And then there was Paris’ ‘humorous’ and ‘ironic’ “Capital of Love” advertising campaign for the 2007 Rugby World Cup featuring a scrum-load of kissing. Maybe it’s the ridiculously tight new uniforms?
But the Dan, D.C., Dezzy, phenomenon, with his symmetrical boy-next-door face and artfully casual tonsure, is not even all that new in New Zealand. Back in the 1980s Steinlager produced a series of All Black posters that were so over the top with the tight shorts and blue steel, that filmmaker Peter Wells declared them “ludicrously homoerotic”. It was this which inspired Wells in 1990 to make the short film A Taste of Kiwi, in which a gay porn flick was deftly edited together with All Blacks footage. It was banned by the New South Wales Film Censorship Board in 1992. And lest we forget All Black 1st 5/8 Carlos Spencer got his kit off for Toffee Pops, and Anton Oliver paraded his callipygian delights in an oil painting.

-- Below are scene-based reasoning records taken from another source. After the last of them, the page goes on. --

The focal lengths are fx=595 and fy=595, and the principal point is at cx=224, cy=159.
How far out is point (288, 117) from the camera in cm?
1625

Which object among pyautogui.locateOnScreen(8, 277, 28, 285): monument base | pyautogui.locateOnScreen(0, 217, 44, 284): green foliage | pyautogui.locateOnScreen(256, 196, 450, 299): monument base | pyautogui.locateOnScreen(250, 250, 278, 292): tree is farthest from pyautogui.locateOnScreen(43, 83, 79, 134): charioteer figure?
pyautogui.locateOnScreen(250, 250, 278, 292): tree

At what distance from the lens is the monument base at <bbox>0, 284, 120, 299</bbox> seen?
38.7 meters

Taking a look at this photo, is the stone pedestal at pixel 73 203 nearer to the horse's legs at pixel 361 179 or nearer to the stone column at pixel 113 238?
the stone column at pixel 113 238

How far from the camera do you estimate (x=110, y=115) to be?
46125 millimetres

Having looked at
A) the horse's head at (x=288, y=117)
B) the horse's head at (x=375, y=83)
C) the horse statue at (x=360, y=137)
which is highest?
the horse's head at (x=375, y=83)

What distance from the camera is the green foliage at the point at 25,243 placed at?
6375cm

Of course, it would be grossly inappropriate to importune anything about the sexual lives of these athletes. Their public images are plasticene in the hands of PR companies with their own agendas, not the player’s own – a decidedly Faustian pact. However, given the thousands who have donned the black jersey over the years, it seems statistically unlikely that not one of them has had steamy thoughts in the changing shed, that not one rugger was a bugger. Perhaps when commentator Murray Mexted announced in all seriousness that, “there’s nothing that a tight forward likes more than a loosie right up his backside”, he was unconsciously offering us an insight. And look, I completely managed to get through without once alluding to Hopoate’s digit impudicus, or that incident in Inglewood, Taranaki back in 1992, or even the lurid 2006 allegation in the British tabloids regarding a number of English soccer aces involved in a fevered gay orgy in which a number of excruciatingly expensive limited edition mobile ‘phones were used in ways inappropriate and contrary to the manufacturer’s recommendations. That would be crass.

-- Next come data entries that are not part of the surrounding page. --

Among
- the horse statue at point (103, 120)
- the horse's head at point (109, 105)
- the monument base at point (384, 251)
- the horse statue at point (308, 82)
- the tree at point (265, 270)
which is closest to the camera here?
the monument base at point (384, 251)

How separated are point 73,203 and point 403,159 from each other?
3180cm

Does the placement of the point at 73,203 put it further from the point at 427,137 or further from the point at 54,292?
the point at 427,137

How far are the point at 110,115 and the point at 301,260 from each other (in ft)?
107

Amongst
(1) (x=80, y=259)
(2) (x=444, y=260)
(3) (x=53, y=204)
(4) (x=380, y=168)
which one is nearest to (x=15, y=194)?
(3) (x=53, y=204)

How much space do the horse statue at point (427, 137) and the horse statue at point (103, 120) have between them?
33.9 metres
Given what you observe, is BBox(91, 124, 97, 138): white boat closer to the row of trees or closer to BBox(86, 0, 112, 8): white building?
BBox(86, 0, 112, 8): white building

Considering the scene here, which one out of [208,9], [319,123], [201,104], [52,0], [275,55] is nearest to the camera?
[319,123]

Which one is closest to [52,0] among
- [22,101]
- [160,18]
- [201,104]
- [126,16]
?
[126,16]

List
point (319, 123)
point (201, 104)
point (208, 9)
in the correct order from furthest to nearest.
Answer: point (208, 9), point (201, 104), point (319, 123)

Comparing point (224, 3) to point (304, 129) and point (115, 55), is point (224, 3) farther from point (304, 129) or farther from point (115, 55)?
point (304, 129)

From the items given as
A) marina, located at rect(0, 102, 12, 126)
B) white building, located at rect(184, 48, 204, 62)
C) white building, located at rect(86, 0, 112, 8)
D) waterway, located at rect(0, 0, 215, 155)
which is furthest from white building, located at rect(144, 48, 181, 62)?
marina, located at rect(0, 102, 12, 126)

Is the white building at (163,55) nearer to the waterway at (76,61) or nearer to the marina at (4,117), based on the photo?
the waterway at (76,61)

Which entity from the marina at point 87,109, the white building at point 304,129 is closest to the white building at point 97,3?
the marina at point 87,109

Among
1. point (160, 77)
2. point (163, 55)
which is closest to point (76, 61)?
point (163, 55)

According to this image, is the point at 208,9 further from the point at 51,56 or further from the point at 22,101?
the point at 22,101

Feminist art theory has always told us that the equation has always been men look and women are looked at; that the make gaze is active, acquisitive and objectifying. I’m not so sure about that, because it implies that when a man is looking at a turnip or a woman, he is thinking exactly the same thing – that seems to me reductive. However, not since the Renaissance has the supple, defined, toned and young male body held so much symbolic meaning in society. Once upon a time the athletic body was pure, Platonic, exaggerated to almost being asexual – a symbol of discipline, health, productivity and order, popular with the sculptors of Nazi Germany, Fascist Italy, Soviet Russia, and to a lesser extent, the United States. In New Zealand (and Australia) marble and bronze were replaced with rugby; masculinity-as-verb. Dan Carter is the apotheosis of that. Now that the rest of us are all so fat and lazy, couch potatoes with our arse-hair fused to the cushions, they have become erotic icons, sex symbols, eye candy.

One Response to “The Joys of Spornography”
There is nothing wrong with a bit of healthy homo-eroticism. Remember those recent rwc AB jerseys that just ripped apart at the slightest tug, exposing tight abs and bicepts, with the odd off-shoulder nipple-wink -every Dora’s wet dream.
Actually I don’t think this is a recent phenomena, its just that the sex symbol of yesteryear were more gumboots and hairy shearing brawn (Meads) rather than our drosophiliac poutiness of now.